■ EXCERTO DO TEXTO ■
____________________

A Europa acordou com uma notícia que abalou a União dos 28 (ou 27) e que trará consequências para a economia britânica: os britânicos escolheram seguir caminho sozinhos. A indústria televisiva e cinematográfica do Reino Unido é das que mais produz conteúdos em todo o mundo, mas agora a sua produtividade poderá abrandar. O site Variety avança com sete consequências para a sétima arte e produção televisiva em terras de “sua majestade”.

A primeira razão prende-se com o fim do financiamento europeu aos programas produzidos pelos media, o Fundo Europeu para Cinema, Televisão e Media Digitais (Media Program). Haverá um corte significativo no financiamento do cinema, em particular para os projetos de ensino, desenvolvimento de projetos, coprodução, festivais e distribuição.

A indústria cinematográfica e televisiva britânica deverá ressentir-se com a ausência de apoios financeiros europeus (IMAGEM: REUTERS)

Entre 2014 e 2015, o Media Program atribuiu 40 milhões de euros à indústria cinematográfica britânica para a distribuição de 84 filmes em outros países europeus. Outro exemplo é o financiamento do filme vencedor da Palma de Ouro deste ano, o filme “Eu, Daniel Blake”, realizado pelo britânico Ken Loach. O realizador recebeu 172,828 euros para outros três projetos.

Em segundo lugar, sublinha-se a questão das quotas estabelecidas para a emissão de conteúdos europeus em todos os países-membros. Vários programas britânicos, incluindo os que são produzidos por produtoras dos Estados Unidos são considerados conteúdos europeus. No futuro, estes programas não terão mais um caráter universal e poderão atravessar dificuldades para serem incluídos nas grelhas das televisões europeias.

____________________

■ EXERCÍCIOS PROPOSTOS ■
A. Segundo o excerto sobre o Brexit e o cinema britânico, quanto atribuiu o Media Program à indústria cinematográfica britânica entre 2014 e 2015?
B. Retome o excerto sobre as consequências do Brexit para o cinema e a televisão britânicos a partir do ponto em que termina.

■ SECÇÃO DE DADOS ■
____________________

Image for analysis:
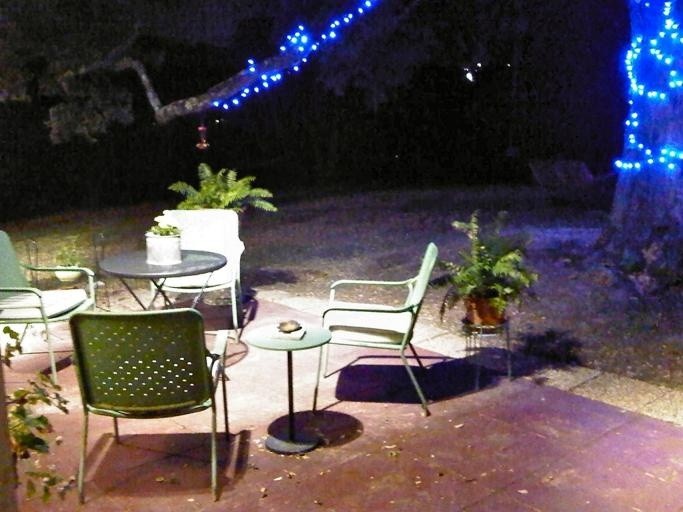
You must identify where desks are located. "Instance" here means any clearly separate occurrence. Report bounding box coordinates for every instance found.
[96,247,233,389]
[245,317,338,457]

____________________

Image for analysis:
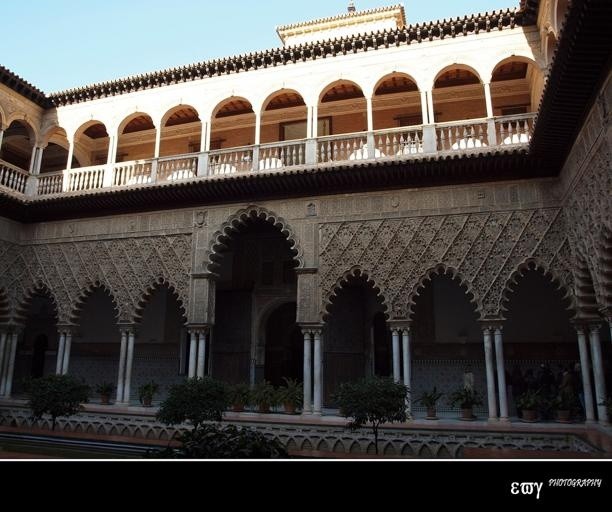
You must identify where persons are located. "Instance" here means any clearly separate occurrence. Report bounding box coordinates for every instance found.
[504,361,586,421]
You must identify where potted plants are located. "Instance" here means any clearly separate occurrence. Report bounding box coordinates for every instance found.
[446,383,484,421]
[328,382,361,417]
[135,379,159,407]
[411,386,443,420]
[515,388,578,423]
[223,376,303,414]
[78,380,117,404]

____________________

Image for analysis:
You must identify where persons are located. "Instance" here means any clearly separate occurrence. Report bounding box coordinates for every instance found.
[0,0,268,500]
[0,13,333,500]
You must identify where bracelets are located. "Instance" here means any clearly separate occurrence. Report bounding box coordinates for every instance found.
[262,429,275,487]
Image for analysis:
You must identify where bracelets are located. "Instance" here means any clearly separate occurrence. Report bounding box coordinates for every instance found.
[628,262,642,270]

____________________

■ RESPOSTAS DAS TAREFAS ■
A. 40 milhões de euros.

B.
O terceiro alerta vai para o fim do acordo Schengen e a necessidade dos realizadores, elencos e equipas de produção adquirem vistos para trabalharem no Reino Unido. O problema apresenta-se, também, do lado britânico em relação àqueles que querem trabalhar nos países da União Europeia. O mercado da tecnologia audiovisual também poderá atravessar dificuldades com novas taxas aduaneiras e autorizações para a comercialização desses aparelhos.  

As alterações na política e na burocracia relacionadas com a imigração no Reino Unido pode afetar também a indústria cinematográfica (IMAGEM: REUTERS)

O quarto lugar é reservado à saída dos representantes britânicos da mesa de discussão do Mercado Único Digital, que aborda temas como os direitos de autor e o fim do geo-bloqueio em toda a Europa.

Em quinto lugar, há uma consequência positiva, associada à queda do valor da libra em relação ao dólar e ao euro. A longo-prazo será mais barato para Hollywood e para outras produções europeias gravarem os seus programas no Reino Unido. Mas, por outro lado, há más noticias para os distribuidores britânicos: Uma libra fraca levará ao encarecimento dos filmes estrangeiros importados se o negócio for feito em dólares ou euros.

Desvalorização da Libra pode ter consequências positivas e negativas (IMAGEM: REUTERS)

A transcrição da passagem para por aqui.